S: From the requirements side, there seems to be an assumption that the caller will query each page of the document. A more natural API may be for the caller to get an iterator that returns each page number to be printed.

S: Also, the specification is very open. Ranges may overlap, may be in any order, and there is no constraint on the length. If the interface was more restrictive, users might be better protected from their own mistakes.

S: From a class design perspective, we have an interface, a concrete implementation, and a companion object to handle construction. Since the strings may be invalid, the companion object is an idiomatic way to separate the construction concerns from the ‘runtime’ concerns. Having an interface may be overkill; it is uncertain if there would be need for multiple implementations.

I: The user interface may provide convenience options to print all even pages or odd pages. Does that influence your opinion?

S: Maybe. Having odd and even methods on the companion object can return the same concrete class, as Range supports steps — odd() is Range(1, maxPageNo, 2). Specializing the class for a vector with a single element would just eliminate a single memory indirection.

I: Okay, what else in the code review?

S: The contains method does a linear search of the ranges for the first inclusive item, or returns false. Positively, the code is very short and direct. Negatively, this can be a O(P*N) algorithm where P is the number of pages in the document and N is the number of ranges.

S: One solution would be to change the interface to an iterator like design so it just returns the next valid page. That’ll be linear. Another solution would be to sort the ranges and use a binary search, although if the number of ranges is small the cost will be effectively the same. Third, we could change the data structure to allow a constant time lookup. A bitset, where each page is represented by a single bit, would take very little memory and support efficient look-ups and scans. Fourth, there are data structures meant for storing ranges, but that seems overkill for this application unless we had one at hand.

I: How about the construction code?

S: Since this is user-facing code, the error messages don’t say how to fix the problem and don’t include information about the location of the error. They can be improved, but rich error reporting is hard to include in an hour of coding.

S: In Scala, companion objects often build the object via an apply() method so it will look like normal object creation. In this case, since we are returning a Try of the object, to signify that construction may fail, I think it is appropriate to use a named function instead.

S: The parsing code goes through the string multiple times — we first split, and then apply two regular expressions to each character. The regular expression could be written to handle all the groups in a single invocation, although that might become hard to read. The [0-9] in the regular expressions could be replaced by \d.

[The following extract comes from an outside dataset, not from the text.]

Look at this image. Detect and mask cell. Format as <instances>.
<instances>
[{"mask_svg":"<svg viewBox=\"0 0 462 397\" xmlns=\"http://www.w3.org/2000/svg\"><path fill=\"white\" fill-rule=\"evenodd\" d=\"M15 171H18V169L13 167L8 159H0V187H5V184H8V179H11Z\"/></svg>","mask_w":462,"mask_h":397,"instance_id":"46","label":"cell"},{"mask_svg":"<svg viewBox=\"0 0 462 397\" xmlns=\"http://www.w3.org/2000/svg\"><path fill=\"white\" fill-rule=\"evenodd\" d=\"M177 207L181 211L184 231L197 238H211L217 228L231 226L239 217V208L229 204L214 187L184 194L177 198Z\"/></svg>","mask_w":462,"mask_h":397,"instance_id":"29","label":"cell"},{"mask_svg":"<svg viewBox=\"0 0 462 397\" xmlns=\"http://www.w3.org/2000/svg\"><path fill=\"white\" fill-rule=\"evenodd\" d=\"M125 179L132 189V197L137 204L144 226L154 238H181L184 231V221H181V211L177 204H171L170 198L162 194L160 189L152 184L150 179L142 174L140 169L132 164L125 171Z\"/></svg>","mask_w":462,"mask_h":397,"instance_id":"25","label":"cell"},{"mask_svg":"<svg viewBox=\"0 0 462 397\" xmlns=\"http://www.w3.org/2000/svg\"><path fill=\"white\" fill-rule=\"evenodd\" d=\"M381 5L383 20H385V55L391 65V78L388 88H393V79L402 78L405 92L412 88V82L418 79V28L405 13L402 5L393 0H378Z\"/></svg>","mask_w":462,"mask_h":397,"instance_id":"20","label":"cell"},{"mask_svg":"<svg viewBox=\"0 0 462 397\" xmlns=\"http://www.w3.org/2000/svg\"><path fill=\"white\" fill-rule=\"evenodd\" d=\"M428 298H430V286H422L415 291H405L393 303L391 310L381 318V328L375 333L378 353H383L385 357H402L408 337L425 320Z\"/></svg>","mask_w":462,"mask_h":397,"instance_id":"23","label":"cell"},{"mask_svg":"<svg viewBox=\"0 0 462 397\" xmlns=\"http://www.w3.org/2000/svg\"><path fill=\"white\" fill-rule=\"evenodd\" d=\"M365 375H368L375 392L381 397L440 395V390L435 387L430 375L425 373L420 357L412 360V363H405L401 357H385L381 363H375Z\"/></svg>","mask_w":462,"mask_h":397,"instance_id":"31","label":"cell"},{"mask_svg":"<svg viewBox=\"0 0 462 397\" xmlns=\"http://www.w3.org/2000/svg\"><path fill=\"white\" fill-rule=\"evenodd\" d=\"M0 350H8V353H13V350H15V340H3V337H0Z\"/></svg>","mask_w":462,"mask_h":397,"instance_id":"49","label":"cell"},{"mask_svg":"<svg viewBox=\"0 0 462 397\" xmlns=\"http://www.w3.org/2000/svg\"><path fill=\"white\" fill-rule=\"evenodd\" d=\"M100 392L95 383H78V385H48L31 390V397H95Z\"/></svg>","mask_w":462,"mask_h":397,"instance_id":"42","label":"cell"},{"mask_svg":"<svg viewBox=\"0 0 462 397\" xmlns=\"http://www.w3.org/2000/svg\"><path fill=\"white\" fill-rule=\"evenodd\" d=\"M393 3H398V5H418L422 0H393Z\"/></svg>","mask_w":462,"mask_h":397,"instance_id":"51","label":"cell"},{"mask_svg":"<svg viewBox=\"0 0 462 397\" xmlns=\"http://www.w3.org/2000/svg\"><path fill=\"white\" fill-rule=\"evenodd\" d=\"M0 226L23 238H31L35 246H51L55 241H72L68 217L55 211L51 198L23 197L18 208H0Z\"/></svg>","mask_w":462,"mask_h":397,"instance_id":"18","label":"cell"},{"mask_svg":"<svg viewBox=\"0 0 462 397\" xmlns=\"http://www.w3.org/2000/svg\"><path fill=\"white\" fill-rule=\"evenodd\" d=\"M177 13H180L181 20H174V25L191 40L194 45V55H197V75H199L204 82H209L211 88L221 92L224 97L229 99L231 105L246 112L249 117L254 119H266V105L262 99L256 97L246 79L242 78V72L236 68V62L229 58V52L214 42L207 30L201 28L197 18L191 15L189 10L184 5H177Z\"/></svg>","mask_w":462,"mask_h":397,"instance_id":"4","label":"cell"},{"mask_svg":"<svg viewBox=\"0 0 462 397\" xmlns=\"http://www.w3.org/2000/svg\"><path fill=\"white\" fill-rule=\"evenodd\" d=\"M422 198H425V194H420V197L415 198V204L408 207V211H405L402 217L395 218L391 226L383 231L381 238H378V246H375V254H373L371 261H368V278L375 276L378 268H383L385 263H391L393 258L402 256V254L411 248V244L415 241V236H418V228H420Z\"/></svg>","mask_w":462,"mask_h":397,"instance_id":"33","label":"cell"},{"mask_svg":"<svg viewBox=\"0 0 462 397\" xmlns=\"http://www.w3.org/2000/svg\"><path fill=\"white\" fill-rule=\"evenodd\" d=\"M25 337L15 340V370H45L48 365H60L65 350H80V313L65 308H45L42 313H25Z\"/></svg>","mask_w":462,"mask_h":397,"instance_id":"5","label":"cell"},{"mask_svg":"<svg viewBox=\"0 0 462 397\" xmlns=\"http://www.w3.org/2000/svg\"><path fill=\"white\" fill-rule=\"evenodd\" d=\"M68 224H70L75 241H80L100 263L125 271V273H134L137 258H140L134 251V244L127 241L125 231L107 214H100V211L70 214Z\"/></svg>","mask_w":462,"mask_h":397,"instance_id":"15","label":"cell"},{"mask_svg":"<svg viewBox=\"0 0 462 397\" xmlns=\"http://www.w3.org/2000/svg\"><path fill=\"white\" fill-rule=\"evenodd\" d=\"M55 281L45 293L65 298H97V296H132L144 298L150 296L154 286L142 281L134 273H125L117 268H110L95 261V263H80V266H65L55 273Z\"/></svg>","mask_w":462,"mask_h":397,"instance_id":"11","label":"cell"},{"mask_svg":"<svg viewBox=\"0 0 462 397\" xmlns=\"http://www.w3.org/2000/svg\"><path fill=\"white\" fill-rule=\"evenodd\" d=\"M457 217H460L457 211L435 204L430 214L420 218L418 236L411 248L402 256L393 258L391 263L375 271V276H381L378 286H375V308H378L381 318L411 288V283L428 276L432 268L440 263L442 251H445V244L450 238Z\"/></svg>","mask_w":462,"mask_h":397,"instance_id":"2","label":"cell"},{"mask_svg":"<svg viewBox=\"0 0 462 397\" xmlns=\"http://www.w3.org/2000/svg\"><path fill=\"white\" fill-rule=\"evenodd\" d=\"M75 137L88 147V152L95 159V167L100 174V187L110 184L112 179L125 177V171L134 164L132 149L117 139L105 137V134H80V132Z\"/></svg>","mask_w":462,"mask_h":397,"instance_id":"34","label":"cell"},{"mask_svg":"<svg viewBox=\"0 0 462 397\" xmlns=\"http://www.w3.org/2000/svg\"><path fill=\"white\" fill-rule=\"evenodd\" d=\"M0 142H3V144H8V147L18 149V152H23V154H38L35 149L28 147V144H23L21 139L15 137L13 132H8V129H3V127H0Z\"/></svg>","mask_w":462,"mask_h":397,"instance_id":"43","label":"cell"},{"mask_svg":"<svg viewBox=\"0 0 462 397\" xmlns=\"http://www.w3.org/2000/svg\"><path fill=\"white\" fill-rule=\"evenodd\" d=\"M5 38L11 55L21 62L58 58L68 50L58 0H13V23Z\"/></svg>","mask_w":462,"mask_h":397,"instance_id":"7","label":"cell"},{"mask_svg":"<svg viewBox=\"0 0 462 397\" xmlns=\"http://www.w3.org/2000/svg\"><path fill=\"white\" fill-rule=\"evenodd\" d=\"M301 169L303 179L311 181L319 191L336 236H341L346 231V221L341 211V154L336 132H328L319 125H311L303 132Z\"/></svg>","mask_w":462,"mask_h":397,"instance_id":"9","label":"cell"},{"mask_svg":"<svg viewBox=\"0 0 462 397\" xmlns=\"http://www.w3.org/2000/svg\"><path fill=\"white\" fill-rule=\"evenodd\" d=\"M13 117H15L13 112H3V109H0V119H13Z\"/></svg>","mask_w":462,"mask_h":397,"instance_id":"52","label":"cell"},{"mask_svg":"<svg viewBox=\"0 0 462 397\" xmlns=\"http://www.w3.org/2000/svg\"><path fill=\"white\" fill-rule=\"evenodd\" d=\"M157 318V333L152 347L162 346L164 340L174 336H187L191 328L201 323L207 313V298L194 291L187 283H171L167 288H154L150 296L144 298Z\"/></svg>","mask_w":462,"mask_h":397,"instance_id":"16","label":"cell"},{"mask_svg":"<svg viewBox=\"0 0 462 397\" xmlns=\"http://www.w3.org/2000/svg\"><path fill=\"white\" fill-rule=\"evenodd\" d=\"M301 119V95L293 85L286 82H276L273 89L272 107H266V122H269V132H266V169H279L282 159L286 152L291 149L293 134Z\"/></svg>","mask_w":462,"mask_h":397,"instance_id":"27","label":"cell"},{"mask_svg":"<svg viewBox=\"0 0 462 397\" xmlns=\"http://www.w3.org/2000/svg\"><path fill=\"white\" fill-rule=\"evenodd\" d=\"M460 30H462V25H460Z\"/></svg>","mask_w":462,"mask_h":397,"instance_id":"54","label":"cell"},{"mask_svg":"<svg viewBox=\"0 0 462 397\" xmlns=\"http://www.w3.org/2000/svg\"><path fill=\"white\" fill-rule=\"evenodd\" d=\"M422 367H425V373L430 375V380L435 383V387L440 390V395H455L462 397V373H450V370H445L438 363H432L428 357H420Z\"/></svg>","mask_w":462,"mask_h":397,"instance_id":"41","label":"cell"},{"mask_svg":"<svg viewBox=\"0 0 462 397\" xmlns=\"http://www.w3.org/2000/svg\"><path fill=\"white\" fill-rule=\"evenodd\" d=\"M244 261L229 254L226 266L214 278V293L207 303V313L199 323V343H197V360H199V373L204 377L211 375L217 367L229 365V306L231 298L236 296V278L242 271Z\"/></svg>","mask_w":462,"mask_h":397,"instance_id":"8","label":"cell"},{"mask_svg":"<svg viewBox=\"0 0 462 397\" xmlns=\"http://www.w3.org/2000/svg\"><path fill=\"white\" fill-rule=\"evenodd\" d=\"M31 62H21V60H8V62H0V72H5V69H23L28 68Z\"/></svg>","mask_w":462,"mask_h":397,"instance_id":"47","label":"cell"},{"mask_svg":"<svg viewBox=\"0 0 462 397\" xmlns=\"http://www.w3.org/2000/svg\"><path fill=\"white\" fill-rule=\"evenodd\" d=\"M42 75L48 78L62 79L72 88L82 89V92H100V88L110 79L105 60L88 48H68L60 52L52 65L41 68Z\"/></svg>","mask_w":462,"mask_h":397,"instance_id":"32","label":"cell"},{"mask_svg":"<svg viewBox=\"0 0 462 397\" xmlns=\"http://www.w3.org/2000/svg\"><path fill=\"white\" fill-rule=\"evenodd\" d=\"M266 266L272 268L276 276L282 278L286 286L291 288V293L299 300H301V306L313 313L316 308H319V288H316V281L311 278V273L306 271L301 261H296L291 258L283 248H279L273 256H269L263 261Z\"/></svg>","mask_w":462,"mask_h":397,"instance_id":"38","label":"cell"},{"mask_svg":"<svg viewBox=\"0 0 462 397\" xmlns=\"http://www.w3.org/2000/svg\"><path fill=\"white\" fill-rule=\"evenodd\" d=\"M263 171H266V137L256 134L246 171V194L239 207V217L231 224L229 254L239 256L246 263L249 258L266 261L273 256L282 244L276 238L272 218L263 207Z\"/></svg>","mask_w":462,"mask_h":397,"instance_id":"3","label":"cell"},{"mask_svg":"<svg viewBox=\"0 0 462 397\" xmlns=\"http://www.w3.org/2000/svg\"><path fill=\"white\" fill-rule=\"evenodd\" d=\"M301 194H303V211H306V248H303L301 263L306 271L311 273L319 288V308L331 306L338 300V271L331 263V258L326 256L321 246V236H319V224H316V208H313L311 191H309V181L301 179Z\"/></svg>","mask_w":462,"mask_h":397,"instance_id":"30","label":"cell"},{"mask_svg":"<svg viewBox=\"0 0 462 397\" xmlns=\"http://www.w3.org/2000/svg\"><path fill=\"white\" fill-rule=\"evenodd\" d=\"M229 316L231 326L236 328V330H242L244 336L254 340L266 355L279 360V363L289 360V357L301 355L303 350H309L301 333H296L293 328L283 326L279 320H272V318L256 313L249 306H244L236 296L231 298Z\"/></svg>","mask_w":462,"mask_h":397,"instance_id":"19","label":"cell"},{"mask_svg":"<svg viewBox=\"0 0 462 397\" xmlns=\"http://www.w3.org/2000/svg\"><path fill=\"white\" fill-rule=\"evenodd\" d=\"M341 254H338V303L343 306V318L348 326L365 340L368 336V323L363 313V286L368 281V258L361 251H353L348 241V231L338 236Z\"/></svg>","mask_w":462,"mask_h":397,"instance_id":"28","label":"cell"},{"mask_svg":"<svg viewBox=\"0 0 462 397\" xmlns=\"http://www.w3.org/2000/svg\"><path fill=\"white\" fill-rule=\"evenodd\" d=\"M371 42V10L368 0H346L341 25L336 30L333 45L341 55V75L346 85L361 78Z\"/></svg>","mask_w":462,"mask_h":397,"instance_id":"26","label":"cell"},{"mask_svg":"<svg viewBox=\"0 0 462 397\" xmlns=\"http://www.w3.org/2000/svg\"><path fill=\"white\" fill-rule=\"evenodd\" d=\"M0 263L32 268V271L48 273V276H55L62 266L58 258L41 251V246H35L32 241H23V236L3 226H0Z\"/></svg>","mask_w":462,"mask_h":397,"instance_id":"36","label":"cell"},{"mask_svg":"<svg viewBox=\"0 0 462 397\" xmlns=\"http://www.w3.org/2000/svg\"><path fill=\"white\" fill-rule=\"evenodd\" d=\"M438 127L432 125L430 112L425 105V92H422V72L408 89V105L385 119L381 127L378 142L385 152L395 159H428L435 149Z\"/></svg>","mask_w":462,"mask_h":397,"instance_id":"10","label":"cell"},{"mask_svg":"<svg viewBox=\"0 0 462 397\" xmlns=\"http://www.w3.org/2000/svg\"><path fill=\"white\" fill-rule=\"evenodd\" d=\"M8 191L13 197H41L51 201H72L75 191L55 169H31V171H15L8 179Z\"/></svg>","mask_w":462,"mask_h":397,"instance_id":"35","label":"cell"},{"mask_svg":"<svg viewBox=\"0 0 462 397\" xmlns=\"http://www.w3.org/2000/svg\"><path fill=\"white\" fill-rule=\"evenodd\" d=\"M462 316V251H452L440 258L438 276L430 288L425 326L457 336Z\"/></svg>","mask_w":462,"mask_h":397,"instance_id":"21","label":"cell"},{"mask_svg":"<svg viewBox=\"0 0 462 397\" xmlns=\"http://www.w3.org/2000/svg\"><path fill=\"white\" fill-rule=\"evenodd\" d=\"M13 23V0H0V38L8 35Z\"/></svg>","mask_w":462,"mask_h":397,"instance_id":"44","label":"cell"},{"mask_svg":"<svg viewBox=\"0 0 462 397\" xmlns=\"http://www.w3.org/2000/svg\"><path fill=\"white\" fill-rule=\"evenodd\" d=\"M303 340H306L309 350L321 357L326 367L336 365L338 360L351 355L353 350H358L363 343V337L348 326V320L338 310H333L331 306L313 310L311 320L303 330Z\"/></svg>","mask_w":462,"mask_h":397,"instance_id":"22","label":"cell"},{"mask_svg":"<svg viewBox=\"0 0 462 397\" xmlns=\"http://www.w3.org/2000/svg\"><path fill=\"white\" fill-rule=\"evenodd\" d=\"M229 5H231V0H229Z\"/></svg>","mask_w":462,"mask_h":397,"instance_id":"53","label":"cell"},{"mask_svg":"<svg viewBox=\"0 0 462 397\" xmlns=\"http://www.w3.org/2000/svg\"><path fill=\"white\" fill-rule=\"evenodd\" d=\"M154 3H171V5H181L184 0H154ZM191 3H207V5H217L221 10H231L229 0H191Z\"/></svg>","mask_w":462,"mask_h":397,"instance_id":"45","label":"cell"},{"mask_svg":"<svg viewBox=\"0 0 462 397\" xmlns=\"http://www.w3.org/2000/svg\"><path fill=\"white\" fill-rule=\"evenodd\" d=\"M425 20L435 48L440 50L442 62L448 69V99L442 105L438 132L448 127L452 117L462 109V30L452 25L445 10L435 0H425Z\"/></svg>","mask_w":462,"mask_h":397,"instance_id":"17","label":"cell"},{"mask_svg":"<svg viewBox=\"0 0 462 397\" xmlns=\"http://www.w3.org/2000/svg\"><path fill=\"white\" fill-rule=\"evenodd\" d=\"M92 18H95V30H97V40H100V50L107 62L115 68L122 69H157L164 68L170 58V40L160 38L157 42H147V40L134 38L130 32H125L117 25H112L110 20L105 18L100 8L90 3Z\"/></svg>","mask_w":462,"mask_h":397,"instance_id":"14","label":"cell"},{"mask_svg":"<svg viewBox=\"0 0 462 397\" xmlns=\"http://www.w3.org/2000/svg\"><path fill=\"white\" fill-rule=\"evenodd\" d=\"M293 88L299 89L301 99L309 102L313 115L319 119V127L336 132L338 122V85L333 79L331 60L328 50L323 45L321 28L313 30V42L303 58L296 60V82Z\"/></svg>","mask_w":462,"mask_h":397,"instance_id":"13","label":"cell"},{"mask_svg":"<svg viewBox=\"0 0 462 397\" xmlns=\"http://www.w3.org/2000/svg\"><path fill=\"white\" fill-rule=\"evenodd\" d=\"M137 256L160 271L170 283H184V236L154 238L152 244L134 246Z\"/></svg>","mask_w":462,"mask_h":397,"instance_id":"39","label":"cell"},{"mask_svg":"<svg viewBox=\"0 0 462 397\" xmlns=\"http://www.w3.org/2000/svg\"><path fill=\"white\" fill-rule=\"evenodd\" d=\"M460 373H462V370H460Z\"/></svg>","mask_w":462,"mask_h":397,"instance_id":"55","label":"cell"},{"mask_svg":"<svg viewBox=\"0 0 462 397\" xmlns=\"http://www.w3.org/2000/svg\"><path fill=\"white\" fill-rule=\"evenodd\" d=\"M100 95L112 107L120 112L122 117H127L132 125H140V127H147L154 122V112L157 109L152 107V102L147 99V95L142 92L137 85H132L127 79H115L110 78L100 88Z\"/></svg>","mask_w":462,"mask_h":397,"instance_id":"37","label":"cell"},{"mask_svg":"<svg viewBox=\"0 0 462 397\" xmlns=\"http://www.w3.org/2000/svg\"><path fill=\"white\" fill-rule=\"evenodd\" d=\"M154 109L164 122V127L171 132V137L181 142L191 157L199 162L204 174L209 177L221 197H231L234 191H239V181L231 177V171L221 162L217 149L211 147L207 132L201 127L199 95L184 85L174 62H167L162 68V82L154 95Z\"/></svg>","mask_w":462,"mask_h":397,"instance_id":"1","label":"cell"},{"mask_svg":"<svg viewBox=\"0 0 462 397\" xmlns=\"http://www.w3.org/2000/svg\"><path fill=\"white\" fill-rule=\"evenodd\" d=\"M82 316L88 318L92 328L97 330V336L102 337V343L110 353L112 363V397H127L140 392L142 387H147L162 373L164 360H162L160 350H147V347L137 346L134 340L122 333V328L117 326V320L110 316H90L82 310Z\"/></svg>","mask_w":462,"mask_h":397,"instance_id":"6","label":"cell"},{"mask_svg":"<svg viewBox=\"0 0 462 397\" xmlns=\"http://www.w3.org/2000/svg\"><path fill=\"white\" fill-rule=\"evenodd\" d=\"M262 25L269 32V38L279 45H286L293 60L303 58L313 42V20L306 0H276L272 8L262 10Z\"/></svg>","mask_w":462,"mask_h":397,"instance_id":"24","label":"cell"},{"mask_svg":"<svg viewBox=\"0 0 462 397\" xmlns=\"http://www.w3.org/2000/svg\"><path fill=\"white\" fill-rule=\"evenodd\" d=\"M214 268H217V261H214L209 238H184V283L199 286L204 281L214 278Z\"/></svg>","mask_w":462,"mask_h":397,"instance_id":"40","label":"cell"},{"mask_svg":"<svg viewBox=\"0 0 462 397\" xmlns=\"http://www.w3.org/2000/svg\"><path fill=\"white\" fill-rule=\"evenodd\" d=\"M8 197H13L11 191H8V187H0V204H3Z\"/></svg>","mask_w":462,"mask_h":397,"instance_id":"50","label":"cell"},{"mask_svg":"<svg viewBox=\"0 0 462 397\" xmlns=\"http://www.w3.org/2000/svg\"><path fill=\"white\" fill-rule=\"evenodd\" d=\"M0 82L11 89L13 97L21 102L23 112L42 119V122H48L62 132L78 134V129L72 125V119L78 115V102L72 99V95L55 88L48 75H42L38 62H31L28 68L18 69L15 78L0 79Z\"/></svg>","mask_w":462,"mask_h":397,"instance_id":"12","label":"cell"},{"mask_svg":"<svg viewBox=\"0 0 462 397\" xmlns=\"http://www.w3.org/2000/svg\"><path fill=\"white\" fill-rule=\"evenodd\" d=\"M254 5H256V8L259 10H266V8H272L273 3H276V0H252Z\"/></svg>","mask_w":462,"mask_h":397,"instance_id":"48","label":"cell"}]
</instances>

The regular expressions could also be dropped and the code could use a simple state machine. It would be more code, but error reporting could be better since it would retain all the context. A parser library could also be used, but adding a dependency to handle this simple of a format is likely overkill, unless we already had it.

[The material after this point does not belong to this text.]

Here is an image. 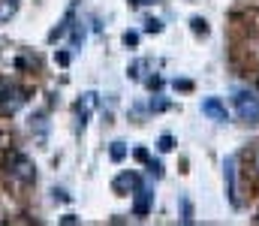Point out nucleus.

S: Storing a vector of ranges is pretty intensive memory-wise. There are more efficient ways to store the data; bitsets or even arrays of numbers, but page ranges are likely going to be short-lived and, outside of very long examples, we’re talking hundreds of kilobytes or less of RAM.

I: To summarize, how well does this code meet the requirements and use case?

S: Overall, the requirements and use case don’t seem that performance sensitive, so my code review would focus on UX, clarity, and maintainability. If this was meant for a feature that the business wanted to invest a lot in to be very polished, then we’d want more specific error messages. That could lead to a change in approach for parsing. Similarly, if the use case routinely handled very complex page ranges, then performance may become important. Otherwise, the design is fairly modular and separates concerns. Unit testing will be straight-forward and it doesn’t involve anything outside the standard library. So, it’s close to approved.